- EXERCISE REQUIREMENTS
Copy each line exactly.

- SOURCE RECORDS
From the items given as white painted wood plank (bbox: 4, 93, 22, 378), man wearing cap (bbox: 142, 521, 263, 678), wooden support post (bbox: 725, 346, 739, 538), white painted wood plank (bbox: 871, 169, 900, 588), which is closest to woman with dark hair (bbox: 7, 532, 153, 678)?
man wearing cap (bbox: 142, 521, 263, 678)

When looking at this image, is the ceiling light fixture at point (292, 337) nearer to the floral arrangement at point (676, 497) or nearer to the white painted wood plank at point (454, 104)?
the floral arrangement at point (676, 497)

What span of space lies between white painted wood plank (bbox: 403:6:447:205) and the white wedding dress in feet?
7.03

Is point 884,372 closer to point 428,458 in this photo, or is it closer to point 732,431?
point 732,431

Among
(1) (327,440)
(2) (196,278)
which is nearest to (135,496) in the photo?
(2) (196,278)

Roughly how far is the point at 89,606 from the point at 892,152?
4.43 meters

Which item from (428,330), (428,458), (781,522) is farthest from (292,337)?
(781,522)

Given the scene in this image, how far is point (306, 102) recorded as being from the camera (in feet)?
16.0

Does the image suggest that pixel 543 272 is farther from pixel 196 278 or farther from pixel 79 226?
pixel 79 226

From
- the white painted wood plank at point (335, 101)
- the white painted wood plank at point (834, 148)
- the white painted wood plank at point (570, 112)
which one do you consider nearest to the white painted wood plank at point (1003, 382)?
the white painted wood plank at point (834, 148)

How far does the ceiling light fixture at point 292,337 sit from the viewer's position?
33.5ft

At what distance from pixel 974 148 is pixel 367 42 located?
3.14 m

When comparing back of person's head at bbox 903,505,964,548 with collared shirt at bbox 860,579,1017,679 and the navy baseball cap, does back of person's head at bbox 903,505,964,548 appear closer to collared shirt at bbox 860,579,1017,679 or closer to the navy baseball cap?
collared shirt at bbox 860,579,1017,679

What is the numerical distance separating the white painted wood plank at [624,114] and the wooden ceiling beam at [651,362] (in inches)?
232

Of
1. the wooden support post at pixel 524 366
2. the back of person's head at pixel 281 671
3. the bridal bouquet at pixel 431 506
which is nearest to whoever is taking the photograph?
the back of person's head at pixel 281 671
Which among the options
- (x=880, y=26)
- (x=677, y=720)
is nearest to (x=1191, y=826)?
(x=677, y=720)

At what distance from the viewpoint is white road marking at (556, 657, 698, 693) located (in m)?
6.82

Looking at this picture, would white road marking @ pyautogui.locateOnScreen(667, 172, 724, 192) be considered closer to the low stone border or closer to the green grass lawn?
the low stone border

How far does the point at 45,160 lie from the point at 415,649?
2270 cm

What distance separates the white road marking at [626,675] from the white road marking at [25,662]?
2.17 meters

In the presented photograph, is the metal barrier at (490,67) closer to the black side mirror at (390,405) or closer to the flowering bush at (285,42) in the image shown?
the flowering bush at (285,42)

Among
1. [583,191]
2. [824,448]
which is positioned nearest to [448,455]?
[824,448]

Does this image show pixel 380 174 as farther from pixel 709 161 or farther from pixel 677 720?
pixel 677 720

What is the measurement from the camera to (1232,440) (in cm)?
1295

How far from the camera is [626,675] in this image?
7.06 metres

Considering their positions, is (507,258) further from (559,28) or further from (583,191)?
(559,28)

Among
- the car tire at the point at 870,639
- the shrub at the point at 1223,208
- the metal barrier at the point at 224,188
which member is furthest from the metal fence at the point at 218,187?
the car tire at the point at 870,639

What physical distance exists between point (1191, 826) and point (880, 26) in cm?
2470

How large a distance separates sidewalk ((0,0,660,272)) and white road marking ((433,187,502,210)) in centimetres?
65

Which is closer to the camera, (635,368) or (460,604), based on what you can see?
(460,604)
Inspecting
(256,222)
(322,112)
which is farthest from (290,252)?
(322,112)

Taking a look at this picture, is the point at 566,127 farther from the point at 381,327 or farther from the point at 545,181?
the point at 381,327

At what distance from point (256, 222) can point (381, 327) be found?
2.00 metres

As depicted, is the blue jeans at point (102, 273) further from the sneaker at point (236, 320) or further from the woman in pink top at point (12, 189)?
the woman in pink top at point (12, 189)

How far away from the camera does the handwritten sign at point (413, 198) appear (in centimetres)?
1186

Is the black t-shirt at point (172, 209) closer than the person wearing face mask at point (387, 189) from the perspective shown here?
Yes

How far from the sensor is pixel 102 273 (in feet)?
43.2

- EXERCISE RESPONSE
From the items given as white painted wood plank (bbox: 4, 93, 22, 378), man wearing cap (bbox: 142, 521, 263, 678), wooden support post (bbox: 725, 346, 739, 538), white painted wood plank (bbox: 871, 169, 900, 588), which is closest to woman with dark hair (bbox: 7, 532, 153, 678)?
man wearing cap (bbox: 142, 521, 263, 678)

When looking at this image, is the ceiling light fixture at point (292, 337) nearer to the floral arrangement at point (676, 497) or nearer to the white painted wood plank at point (454, 104)?
the floral arrangement at point (676, 497)

What span of space lies between white painted wood plank (bbox: 403:6:447:205) and the white wedding dress in feet?
7.03

Is point 884,372 closer to point 428,458 in this photo, or is it closer to point 732,431?
point 732,431

Among
(1) (327,440)
(2) (196,278)
which is nearest to (135,496) in the photo?
(2) (196,278)

Roughly how far is the point at 89,606 from the point at 892,152?
4.43 meters

Which item from (428,330), (428,458), (781,522) is farthest from (292,337)?
(781,522)

Given the scene in this image, how far is point (306, 102) recorded as being from the camera (in feet)?
16.0

Does the image suggest that pixel 543 272 is farther from pixel 196 278 or farther from pixel 79 226?
pixel 79 226

From
- the white painted wood plank at point (335, 101)
- the white painted wood plank at point (834, 148)
- the white painted wood plank at point (570, 112)
which one do you consider nearest to the white painted wood plank at point (1003, 382)?
the white painted wood plank at point (834, 148)

How far does the ceiling light fixture at point 292,337 sit from the viewer's position?
33.5ft

At what distance from pixel 974 148 is pixel 367 42 located?
3.14 m

When comparing back of person's head at bbox 903,505,964,548 with collared shirt at bbox 860,579,1017,679 and the navy baseball cap, does back of person's head at bbox 903,505,964,548 appear closer to collared shirt at bbox 860,579,1017,679 or closer to the navy baseball cap?
collared shirt at bbox 860,579,1017,679

What is the numerical distance separating the white painted wood plank at [624,114] and the wooden ceiling beam at [651,362] (in inches)?
232

Of
1. the wooden support post at pixel 524 366
2. the back of person's head at pixel 281 671
3. the bridal bouquet at pixel 431 506
which is nearest to whoever is taking the photograph?
the back of person's head at pixel 281 671
Which among the options
- (x=880, y=26)
- (x=677, y=720)
is nearest to (x=1191, y=826)?
(x=677, y=720)

At what distance from the viewpoint is white road marking at (556, 657, 698, 693) located (in m)?
6.82

Looking at this picture, would white road marking @ pyautogui.locateOnScreen(667, 172, 724, 192) be considered closer to the low stone border or closer to the green grass lawn?
the low stone border

How far does the point at 45,160 lie from the point at 415,649?
2270 cm

What distance separates the white road marking at [626,675] from the white road marking at [25,662]?
2.17 meters

In the presented photograph, is the metal barrier at (490,67) closer to the black side mirror at (390,405) or closer to the flowering bush at (285,42) in the image shown?
the flowering bush at (285,42)

Among
1. [583,191]
2. [824,448]
which is positioned nearest to [448,455]?
[824,448]

Does this image show pixel 380 174 as farther from pixel 709 161 or farther from pixel 677 720?
pixel 677 720

What is the measurement from the camera to (1232,440) (in cm)?
1295

How far from the camera is [626,675] in this image?
7.06 metres

Considering their positions, is (507,258) further from (559,28) or further from (583,191)?
(559,28)

Among
- the car tire at the point at 870,639
- the shrub at the point at 1223,208
- the metal barrier at the point at 224,188
which member is furthest from the metal fence at the point at 218,187?
the car tire at the point at 870,639

What physical distance exists between point (1191, 826) and point (880, 26) in cm?
2470

How large a distance separates sidewalk ((0,0,660,272)) and white road marking ((433,187,502,210)) in centimetres?
65

Which is closer to the camera, (635,368) or (460,604), based on what you can see?
(460,604)
Inspecting
(256,222)
(322,112)
which is farthest from (290,252)?
(322,112)

Taking a look at this picture, is the point at 566,127 farther from the point at 381,327 or farther from the point at 545,181?
the point at 381,327

At what distance from point (256, 222) can point (381, 327) be found?
2.00 metres

As depicted, is the blue jeans at point (102, 273) further from the sneaker at point (236, 320) or further from the woman in pink top at point (12, 189)?
the woman in pink top at point (12, 189)

How far away from the camera does the handwritten sign at point (413, 198) appear (in centimetres)?
1186

Is the black t-shirt at point (172, 209) closer than the person wearing face mask at point (387, 189) from the perspective shown here?
Yes

How far from the sensor is pixel 102 273 (in feet)?
43.2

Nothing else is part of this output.